More on Postdoc Unionization

As I've written before, things are happening in California. I also learned that postdocs at University of Connecticut Healthcare Center (UCHC) joined (formed?) a union, University Health Professionals (UHP), in 2004. From the PRO/UAW site (PRO=Postdoctoral Researchers Organize):

A recent article in Science's Next Wave outlines many of the improvements won by unionized Postdocs at the University of Connecticut Healthcare Center (UCHC) though collective bargaining. In the first contract, Postdocs won significant wage increases--as much as $10,000 in some cases, annual cost of living adjustments, improved evaluation procedures and advances in other aspects of their rights and working conditions. Although, at the time Postdocs were unionizing at UCHC, some claimed that higher pay for Postdocs would mean fewer positions or that Union representation might negatively impact Postdoc relationships with their PIs, these concerns have not materialized. Some also fear that the multiple and varied nature of Postdoc funding sources would make it difficult to bargain wages without negatively affecting grants.

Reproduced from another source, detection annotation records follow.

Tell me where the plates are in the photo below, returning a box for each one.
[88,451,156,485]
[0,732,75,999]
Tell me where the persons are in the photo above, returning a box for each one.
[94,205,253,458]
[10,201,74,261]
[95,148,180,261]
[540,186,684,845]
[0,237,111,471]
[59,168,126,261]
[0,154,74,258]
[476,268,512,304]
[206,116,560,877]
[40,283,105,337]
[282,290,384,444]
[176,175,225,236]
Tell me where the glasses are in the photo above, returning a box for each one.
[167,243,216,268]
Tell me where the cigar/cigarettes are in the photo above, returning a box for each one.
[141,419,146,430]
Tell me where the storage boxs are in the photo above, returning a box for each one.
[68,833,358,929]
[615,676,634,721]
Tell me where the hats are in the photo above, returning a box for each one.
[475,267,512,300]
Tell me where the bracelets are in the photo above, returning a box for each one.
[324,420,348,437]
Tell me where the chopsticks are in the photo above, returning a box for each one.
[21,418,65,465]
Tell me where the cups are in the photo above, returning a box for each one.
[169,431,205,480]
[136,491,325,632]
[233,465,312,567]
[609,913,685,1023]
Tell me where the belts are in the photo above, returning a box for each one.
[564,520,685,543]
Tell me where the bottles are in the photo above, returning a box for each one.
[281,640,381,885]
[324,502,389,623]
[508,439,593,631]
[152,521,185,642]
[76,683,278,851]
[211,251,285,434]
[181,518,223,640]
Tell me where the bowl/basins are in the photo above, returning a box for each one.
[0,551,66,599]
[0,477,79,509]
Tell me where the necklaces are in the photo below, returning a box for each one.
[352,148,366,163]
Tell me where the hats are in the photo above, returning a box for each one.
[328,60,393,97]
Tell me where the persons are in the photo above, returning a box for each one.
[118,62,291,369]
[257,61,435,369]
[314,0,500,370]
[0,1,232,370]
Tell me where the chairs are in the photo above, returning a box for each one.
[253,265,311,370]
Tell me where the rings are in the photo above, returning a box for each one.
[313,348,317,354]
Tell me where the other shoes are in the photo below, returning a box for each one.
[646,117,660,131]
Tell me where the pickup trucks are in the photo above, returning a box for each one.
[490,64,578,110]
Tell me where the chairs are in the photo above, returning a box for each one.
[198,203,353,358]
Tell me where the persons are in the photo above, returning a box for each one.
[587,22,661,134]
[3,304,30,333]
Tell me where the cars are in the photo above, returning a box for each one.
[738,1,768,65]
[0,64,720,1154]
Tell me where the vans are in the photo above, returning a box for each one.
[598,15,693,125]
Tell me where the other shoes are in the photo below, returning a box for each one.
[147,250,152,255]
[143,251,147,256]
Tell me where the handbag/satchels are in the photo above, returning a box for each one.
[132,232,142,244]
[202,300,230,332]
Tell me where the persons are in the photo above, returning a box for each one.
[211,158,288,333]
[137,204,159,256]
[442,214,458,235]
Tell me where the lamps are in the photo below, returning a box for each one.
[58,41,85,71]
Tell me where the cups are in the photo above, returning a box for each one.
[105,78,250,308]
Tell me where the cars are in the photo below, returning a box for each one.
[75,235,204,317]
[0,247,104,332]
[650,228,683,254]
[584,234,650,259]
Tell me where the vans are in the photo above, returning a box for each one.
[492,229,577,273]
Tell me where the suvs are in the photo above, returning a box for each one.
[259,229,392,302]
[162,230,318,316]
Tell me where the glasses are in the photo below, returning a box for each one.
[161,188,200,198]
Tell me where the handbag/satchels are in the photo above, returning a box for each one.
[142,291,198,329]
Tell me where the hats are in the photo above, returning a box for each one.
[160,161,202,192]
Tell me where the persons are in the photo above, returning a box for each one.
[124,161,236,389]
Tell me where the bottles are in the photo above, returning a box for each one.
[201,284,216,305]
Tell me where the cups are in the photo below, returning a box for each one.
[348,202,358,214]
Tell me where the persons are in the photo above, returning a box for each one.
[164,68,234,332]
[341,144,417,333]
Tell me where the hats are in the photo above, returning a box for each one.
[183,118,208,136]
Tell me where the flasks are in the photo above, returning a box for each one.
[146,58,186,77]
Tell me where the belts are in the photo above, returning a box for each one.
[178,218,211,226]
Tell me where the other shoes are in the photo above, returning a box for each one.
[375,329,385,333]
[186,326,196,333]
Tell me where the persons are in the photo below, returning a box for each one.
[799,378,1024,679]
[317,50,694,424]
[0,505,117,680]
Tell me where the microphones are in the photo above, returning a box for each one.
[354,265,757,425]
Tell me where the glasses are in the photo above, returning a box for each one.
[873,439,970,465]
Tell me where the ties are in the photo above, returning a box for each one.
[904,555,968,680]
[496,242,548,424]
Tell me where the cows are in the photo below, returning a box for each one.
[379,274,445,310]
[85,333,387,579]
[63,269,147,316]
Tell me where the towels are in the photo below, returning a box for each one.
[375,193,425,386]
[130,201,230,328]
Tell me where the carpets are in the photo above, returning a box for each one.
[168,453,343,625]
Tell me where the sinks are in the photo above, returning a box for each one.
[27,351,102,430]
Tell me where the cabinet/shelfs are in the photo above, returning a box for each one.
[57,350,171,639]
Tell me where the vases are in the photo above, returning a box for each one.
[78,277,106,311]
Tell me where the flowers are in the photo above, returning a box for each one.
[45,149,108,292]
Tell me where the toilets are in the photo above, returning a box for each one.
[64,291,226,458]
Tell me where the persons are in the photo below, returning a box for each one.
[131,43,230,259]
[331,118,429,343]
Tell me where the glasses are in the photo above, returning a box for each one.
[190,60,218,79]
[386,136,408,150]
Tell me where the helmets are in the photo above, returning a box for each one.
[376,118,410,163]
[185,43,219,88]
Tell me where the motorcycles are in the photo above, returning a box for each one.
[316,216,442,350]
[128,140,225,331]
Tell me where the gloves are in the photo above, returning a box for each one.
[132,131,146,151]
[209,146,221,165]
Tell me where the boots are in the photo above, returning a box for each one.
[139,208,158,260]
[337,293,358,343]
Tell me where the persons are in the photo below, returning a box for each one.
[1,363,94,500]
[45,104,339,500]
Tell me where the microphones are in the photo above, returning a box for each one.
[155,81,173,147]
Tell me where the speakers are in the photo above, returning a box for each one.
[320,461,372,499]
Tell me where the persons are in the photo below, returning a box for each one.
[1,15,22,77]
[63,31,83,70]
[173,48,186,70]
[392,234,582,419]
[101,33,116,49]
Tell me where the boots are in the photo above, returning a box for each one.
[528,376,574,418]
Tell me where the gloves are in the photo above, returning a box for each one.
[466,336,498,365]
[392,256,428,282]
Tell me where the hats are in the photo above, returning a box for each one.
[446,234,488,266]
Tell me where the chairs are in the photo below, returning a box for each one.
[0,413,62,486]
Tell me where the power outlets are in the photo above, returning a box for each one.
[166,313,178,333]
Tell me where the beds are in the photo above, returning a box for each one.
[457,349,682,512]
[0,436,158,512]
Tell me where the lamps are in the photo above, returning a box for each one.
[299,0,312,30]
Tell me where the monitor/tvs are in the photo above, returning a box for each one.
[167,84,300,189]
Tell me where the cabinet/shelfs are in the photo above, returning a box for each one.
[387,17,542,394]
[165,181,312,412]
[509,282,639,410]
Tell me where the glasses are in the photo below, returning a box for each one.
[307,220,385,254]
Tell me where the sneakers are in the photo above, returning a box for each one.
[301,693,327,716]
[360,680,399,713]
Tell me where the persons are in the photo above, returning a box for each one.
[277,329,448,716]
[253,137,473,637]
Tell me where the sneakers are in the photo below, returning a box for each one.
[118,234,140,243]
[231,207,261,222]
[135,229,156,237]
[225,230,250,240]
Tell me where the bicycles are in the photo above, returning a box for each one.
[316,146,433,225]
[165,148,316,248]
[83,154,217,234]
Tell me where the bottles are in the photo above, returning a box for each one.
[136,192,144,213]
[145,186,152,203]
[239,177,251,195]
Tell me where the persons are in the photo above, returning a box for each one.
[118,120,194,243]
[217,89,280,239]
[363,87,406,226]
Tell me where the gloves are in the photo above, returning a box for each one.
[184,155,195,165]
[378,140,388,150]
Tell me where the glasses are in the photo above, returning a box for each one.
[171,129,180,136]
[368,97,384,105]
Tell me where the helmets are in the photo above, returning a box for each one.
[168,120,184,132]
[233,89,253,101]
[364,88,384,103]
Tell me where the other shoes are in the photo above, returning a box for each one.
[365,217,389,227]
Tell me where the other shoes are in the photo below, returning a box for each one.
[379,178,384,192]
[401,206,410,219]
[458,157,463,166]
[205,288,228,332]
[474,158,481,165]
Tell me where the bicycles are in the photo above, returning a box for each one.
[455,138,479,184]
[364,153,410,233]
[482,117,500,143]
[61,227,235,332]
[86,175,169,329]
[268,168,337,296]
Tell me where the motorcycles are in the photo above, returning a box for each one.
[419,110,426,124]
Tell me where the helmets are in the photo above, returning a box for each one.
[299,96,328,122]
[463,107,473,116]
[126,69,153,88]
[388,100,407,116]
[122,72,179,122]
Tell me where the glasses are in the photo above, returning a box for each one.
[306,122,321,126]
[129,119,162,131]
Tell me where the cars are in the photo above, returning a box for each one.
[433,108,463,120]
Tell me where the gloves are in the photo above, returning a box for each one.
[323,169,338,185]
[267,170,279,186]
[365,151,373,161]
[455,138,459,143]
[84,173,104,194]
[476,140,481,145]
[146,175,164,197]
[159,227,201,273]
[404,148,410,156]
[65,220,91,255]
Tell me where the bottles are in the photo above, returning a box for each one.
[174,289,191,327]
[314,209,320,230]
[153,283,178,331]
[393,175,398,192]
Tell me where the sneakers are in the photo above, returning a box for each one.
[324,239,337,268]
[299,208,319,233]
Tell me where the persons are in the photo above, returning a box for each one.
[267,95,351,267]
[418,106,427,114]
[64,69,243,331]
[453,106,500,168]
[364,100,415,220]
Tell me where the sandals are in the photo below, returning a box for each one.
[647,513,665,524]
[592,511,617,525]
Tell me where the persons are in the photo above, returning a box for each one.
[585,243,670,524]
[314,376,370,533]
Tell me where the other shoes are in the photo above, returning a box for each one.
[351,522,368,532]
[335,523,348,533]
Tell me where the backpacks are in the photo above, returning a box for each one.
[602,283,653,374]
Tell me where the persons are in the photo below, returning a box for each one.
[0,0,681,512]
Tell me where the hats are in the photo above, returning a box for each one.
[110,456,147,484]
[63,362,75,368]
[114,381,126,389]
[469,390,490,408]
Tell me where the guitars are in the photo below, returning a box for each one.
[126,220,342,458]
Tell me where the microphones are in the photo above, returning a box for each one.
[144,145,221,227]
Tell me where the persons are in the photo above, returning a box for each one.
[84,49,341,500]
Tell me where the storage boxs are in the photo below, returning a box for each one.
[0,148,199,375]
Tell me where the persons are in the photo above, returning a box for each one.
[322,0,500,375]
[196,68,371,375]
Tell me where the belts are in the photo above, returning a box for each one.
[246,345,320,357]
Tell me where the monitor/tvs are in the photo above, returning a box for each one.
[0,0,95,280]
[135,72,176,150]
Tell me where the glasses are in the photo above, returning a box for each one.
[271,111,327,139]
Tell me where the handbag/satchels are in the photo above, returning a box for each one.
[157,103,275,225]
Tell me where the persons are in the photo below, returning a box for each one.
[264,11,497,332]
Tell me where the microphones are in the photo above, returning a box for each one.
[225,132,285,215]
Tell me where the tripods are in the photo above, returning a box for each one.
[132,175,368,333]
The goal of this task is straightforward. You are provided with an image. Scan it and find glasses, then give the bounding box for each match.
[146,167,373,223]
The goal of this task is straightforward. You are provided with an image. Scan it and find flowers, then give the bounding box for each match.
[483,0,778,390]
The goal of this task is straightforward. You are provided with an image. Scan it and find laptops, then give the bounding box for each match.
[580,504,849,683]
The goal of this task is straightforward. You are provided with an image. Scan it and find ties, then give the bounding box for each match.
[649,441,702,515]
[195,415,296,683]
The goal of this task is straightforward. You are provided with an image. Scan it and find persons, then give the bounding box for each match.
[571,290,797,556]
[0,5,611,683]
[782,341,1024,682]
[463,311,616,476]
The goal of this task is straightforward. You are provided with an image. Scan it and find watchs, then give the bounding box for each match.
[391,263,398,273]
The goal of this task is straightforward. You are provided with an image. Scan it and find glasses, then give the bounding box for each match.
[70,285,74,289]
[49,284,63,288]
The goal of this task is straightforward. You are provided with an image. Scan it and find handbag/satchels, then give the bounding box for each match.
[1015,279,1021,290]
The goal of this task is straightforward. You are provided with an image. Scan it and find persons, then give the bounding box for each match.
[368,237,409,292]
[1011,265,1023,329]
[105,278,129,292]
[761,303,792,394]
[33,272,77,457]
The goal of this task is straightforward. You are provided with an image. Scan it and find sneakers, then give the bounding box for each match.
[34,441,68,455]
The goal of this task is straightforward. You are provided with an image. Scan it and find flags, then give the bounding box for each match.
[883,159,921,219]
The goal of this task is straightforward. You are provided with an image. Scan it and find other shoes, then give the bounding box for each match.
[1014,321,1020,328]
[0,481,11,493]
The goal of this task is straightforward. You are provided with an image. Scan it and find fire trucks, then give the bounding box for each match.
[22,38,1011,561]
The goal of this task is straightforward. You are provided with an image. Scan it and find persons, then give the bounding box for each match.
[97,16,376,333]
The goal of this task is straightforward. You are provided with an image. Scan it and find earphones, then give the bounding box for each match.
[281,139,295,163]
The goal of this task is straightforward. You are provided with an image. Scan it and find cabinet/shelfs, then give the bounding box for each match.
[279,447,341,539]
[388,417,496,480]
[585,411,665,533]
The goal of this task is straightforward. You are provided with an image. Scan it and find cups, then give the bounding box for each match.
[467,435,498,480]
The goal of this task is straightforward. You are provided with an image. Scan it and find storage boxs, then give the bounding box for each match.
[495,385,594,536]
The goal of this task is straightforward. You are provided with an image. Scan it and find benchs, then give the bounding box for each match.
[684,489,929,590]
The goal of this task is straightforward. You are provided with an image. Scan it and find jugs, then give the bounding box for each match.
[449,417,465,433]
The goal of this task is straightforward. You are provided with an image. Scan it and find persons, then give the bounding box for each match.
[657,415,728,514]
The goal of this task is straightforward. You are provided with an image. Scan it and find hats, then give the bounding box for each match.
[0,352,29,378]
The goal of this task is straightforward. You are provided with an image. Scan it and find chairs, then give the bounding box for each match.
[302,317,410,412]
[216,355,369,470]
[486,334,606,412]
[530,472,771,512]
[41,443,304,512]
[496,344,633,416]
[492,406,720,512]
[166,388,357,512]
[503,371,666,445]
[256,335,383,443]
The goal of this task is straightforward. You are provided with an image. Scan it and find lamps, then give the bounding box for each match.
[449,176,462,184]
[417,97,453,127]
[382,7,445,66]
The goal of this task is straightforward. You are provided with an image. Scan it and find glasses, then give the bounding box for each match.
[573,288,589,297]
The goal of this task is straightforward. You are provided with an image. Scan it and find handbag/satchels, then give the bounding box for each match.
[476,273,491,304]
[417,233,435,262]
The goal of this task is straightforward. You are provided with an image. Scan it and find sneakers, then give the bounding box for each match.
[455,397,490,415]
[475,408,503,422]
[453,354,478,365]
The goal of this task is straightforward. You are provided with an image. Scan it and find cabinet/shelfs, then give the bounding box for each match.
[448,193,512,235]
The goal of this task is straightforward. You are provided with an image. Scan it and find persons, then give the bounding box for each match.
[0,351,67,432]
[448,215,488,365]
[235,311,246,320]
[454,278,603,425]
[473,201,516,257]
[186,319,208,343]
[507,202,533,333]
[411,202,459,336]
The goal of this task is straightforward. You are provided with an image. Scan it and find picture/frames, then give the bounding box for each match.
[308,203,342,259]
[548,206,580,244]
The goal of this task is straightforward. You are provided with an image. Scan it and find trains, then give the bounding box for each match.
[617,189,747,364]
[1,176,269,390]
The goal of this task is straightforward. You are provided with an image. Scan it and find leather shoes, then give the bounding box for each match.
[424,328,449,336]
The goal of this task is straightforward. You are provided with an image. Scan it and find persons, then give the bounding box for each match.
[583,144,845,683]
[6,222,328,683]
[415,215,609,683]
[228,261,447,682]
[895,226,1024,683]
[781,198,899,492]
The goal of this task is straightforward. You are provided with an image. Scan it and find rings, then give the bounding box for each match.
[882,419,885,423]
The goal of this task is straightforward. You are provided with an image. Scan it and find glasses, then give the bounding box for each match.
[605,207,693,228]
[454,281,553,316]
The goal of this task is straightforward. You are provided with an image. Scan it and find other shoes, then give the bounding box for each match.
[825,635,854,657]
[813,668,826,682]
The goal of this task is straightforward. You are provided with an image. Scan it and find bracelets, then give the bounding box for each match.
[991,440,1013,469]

However, unionized Postdocs at UCHC say they have not seen any negative impact on grants from collective bargaining (Benderly, Science's Next Wave, 3 March 2006).

From a Nature News article back in April, 2004: US postdocs Young, gifted ... and broke:

At the University of Connecticut, meanwhile, postdocs have formed a fully fledged labour union that bargains with the administration on salary and benefits. Last month, it negotiated a rise in the minimum postdoc salary from $27,000 to $34,200, and won annual rises, health insurance, paid sick leave and holidays, plus a standardized grievance procedure. If the Connecticut legislature doesn't object, these policies will become official next month.

(P.S. this article is about how wretched life as a postdoc is - I can post some other quotes if you would like, but do we really want to feel that miserable?)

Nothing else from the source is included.